Patsy went on to work at UTAS as Deputy Head and Aboriginal Student Services Coordinator and was involved in establishing what became Riawunna. 

She was then appointed as Aboriginal Employment Strategy Coordinator and did some guest lecturing and cultural sensitivity training.

“I was trying to get people to understand about our culture and that it was healthy and strong,” she says.

But education and writing had become her passion and she enrolled in a Masters of Arts.

Her thesis was edited into her first published book, Grease and Ochre - the blending of two cultures at the colonial sea frontier.

She wrote most of it from the tiny hamlet of Tomahawk, a place that was once a weekend shack.

“We’d come down every weekend and walk the beach and on a Sunday night we wouldn’t want to go home,” she recalls.

Now every morning she wakes to the view of the Furneaux Islands and the home of her ancestral grandfather Mannalargenna, on Tebrakunna Country at Cape Portland.

“It’s beautiful and rewarding and good for the grand children to know their heritage and where they come from and that they belong here,” she says.

Sharing that heritage with others is a passion for Aunty Patsy, who has played a key role in the establishment of Melaythenner Teeackana Warrana Aboriginal Corporation, which organises the annual Mannalargenna Day. 

“There are a lot of wonderful people who are so supportive of MTWAC and understand and don’t judge negatively but want to know more, just like Dick Warner wanted Marty to write something because he wanted to know more,” she says.

“It makes such a difference to a degree, however I have to say that with The Voice, it was so gut wrenching when I found that only 27 per cent of our North East community supported it.

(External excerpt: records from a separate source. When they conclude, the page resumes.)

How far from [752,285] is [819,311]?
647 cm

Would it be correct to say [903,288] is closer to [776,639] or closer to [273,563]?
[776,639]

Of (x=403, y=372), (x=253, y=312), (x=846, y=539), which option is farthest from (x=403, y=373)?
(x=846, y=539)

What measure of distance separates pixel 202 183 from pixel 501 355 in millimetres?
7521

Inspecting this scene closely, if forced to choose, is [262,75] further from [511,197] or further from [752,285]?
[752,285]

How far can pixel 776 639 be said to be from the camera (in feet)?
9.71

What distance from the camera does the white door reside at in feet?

That just cut me. It actually impacted on my family so deeply.

“We had a week’s silence and stayed home and tried to come to terms with that and I remember going in to do my shop in the supermarket in Scottsdale and I just started crying because I looked around and thought ‘these people all voted no’ so there is a lot more to do.”

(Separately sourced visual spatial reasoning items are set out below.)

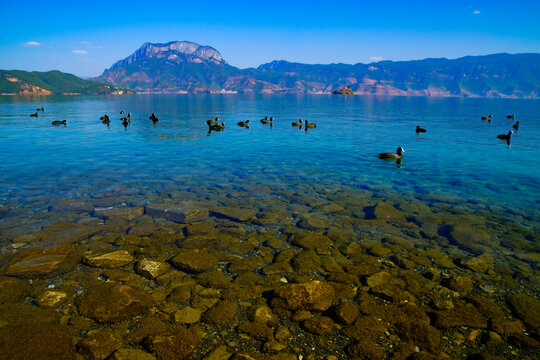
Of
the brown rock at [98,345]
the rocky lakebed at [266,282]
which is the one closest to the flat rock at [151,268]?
the rocky lakebed at [266,282]

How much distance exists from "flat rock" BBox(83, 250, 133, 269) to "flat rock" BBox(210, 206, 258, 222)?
4.61m

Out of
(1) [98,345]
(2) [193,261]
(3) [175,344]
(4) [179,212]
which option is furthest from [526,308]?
(4) [179,212]

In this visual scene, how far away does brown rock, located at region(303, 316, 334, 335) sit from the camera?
22.1ft

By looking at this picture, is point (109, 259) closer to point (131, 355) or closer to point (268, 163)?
point (131, 355)

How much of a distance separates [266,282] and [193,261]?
255 cm

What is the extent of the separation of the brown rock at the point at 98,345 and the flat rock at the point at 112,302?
1.62 ft

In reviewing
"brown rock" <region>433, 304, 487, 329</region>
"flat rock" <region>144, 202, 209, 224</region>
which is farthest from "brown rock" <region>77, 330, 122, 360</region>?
"brown rock" <region>433, 304, 487, 329</region>

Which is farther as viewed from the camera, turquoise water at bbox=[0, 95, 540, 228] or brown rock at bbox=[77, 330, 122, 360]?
turquoise water at bbox=[0, 95, 540, 228]

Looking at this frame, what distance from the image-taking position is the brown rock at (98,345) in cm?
591

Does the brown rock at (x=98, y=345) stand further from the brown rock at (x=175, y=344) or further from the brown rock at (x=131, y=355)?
the brown rock at (x=175, y=344)

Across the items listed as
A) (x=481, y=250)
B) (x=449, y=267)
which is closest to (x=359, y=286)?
(x=449, y=267)

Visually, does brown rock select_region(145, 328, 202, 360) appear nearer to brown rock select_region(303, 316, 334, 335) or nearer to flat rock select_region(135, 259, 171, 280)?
brown rock select_region(303, 316, 334, 335)

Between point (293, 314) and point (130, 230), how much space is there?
7936 millimetres

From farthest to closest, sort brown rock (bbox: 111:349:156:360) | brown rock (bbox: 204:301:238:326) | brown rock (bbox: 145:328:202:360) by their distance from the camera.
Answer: brown rock (bbox: 204:301:238:326) < brown rock (bbox: 145:328:202:360) < brown rock (bbox: 111:349:156:360)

Cancer won’t deter her on that mission.

Aunty Patsy discovered a lump on her breast while recuperating on the couch from a 15cm calf muscle tear she sustained in the aftermath of last year’s Waterhouse fire, when she tripped over bags she had packed to evacuate the looming firefront.

It had metastasized to her spine and surgeons cannot operate.

“It’s been a journey. It is such an insidious disease. The chemo that I am on and will be on forever to manage it is cruel and does take away a lot of energy, she explains.

“But I have got too much to do. I have three books on the go – I haven’t got time to be sick.”

Aunty Patsy finds also comfort in continuing her cultural practice to collect shells and create her beautiful jewellery and weaving baskets and water carriers.

“It makes my heart sing,” she says, smiling.

Aunty Patsy’s replica of the shell necklace as depicted in a French painting.

Some of Aunty Patsy Cameron’s jewellery and weaving work.